Amphid wing "C" (AWC) neurons are among the most important and studied neurons of the nematode In this work, we unify the existing electrical and intracellular calcium dynamics descriptions to obtain a biophysically accurate model of olfactory transduction in AWC neurons. We study the membrane voltage and the intracellular calcium dynamics at different exposure times and odorant concentrations to grasp a complete picture of AWC functioning. Moreover, we investigate the complex cascade of biochemical processes that allow AWC activation upon odor removal.

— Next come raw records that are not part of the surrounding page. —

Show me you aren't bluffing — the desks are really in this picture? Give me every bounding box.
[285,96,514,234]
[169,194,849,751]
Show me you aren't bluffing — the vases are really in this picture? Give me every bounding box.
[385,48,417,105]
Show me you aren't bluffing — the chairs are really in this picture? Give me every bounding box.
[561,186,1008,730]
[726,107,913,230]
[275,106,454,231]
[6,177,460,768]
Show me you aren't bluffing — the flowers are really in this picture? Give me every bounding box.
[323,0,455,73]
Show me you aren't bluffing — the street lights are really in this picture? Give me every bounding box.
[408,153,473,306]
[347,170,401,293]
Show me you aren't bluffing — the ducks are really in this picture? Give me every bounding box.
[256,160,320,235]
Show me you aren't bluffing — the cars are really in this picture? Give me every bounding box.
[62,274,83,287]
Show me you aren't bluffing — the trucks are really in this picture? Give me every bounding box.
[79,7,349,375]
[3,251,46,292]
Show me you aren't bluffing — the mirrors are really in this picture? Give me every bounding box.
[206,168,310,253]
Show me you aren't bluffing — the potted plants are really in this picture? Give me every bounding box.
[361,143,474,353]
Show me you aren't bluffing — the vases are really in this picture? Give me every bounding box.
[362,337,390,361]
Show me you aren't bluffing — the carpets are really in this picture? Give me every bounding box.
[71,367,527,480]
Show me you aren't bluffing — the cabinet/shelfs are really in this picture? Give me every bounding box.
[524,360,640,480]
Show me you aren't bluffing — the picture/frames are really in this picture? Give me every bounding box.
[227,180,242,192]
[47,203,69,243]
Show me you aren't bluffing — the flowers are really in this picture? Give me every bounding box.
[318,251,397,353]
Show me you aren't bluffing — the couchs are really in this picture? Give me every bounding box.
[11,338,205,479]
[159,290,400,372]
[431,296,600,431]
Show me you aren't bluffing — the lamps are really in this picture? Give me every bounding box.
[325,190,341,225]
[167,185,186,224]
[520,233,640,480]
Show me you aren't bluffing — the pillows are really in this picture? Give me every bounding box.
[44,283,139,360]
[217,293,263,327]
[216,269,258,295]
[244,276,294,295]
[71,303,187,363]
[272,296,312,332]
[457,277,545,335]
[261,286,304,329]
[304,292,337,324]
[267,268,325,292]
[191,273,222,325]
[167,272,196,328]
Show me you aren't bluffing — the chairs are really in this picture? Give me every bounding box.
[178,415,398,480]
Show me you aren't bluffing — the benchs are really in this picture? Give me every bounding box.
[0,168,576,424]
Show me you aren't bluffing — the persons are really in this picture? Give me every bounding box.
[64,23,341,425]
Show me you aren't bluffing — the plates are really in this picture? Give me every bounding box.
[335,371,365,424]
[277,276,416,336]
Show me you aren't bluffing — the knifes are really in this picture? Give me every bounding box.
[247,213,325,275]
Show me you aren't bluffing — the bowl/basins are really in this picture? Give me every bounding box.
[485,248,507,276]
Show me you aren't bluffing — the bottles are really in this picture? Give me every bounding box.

We analyze the behavior of the different components of the models and, by suppressing them selectively, we extrapolate their contribution to the overall neuron response and study the resilience of the dynamical system. Our results are all in agreement with the available experimental data. Therefore, we provide an accurate mathematical and biophysical model for studying olfactory signal processing in
触角翼“C”(AWC)神经元是线虫中最重要和研究最多的神经元之一。在这项工作中,我们将现有的电和细胞内钙动力学描述统一起来,以获得 AWC 神经元嗅觉转导的生物物理精确模型。我们研究了不同暴露时间和气味浓度下的膜电压和细胞内钙动力学,以掌握 AWC 功能的完整图像。此外,我们研究了允许 AWC 在气味去除时激活的复杂生化过程级联。我们分析了模型不同组件的行为,并通过有选择地抑制它们,推断它们对整体神经元反应的贡献,并研究动态系统的弹性。我们的结果都与现有的实验数据一致。因此,我们为研究嗅觉信号处理提供了一个准确的数学和生物物理模型。